When we went back to El Salvador in late 2017 to follow up on the anterior capsulotomies we had created 1.5 years before, we found that they had been remarkably stable over time. But even more interesting were the posterior capsules in these eyes. There was little to no PCO at 1.5 years after surgery (Figure 2). Based on my 20 years of experience performing surgery in Central America, this absence of PCO was a very unusual finding.
We carefully examined the patients who had had Zepto capsulotomies approximately 1.5 years ago. Most notable was a paucity of posterior capsular fibrosis when there should have been an excess of fibrosis. This was true even outside of the 6-mm diameter of the square-edged IOLs we had used in these patients. That is, even where there was no barrier to lens epithelial cell migration and proliferation, there was little to no fibrosis. In an occasional case, we saw segmental fibrosis associated with large areas of little to no fibrosis (Figure 3).

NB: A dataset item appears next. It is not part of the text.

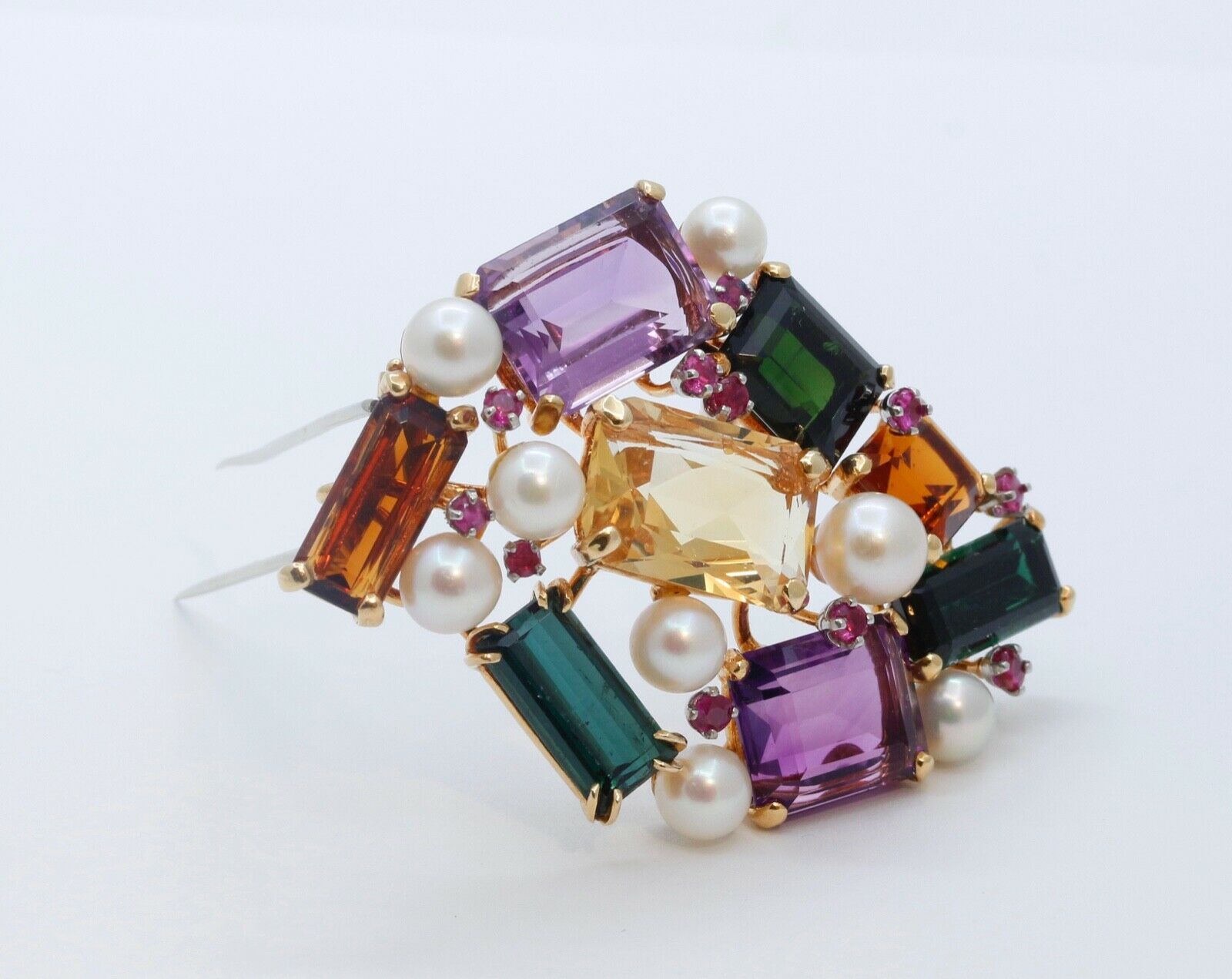 Luxurious Vintage Multi Stone 18K Yellow Gold Pendant Brooch Pin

It is important to understand that PCO is the tip of the iceberg of capsular fibrosis and that PCO is the final common pathway of the capsular fibrosis process, not the first indication of fibrosis. By the time we see significant PCO, there is typically a large amount of fibrosis outside of the 6-mm optic.

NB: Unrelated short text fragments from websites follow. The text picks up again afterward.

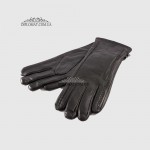 Перчатки женские VOGUE GLOVES K230 Кожаные Подкладка флис Черные LAMB BLACK Размер 7,5  Черный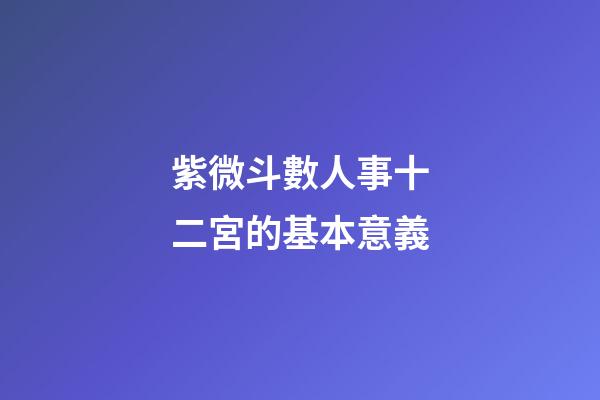 紫微斗數人事十二宮的基本意義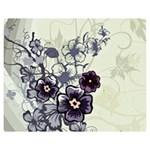 Purple Flower Art Double Sided Flano Blanket (Medium)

A diagnosis of PCO indicates that there have already been large amounts of epithelial migration and fibrosis within the capsule and these have now passed the barrier function of the IOL optic.
As Figure 1 shows, approximately 50% of our routine US cataract patients are later diagnosed with PCO. This suggests that a very high percentage of eyes develops capsular fibrosis after routine cataract surgery in this country.
What we saw in the patients in El Salvador who received Zepto capsulotomies, by contrast, was little to no capsular fibrosis outside of the barrier function of the 6-mm optic. This was in an environment that is known for large amounts of capsular fibrosis. This was a completely unexpected finding.
Based on our current knowledge, we believe the strong anterior capsulotomy that the Zepto creates, combined with the flushing mechanism to release the vacuum from the eye after the capsulotomy is created, facilitates better removal of the equatorial lens epithelial cells than the typical manual capsule polishing process.
We have submitted a protocol to the US FDA to conduct a multicenter, randomized trial to confirm the ability of Zepto capsulotomy to decrease the rate of PCO. In the meantime, we hope that routine users of the Zepto device will contribute their observations regarding the possible mitigation of PCO with this device.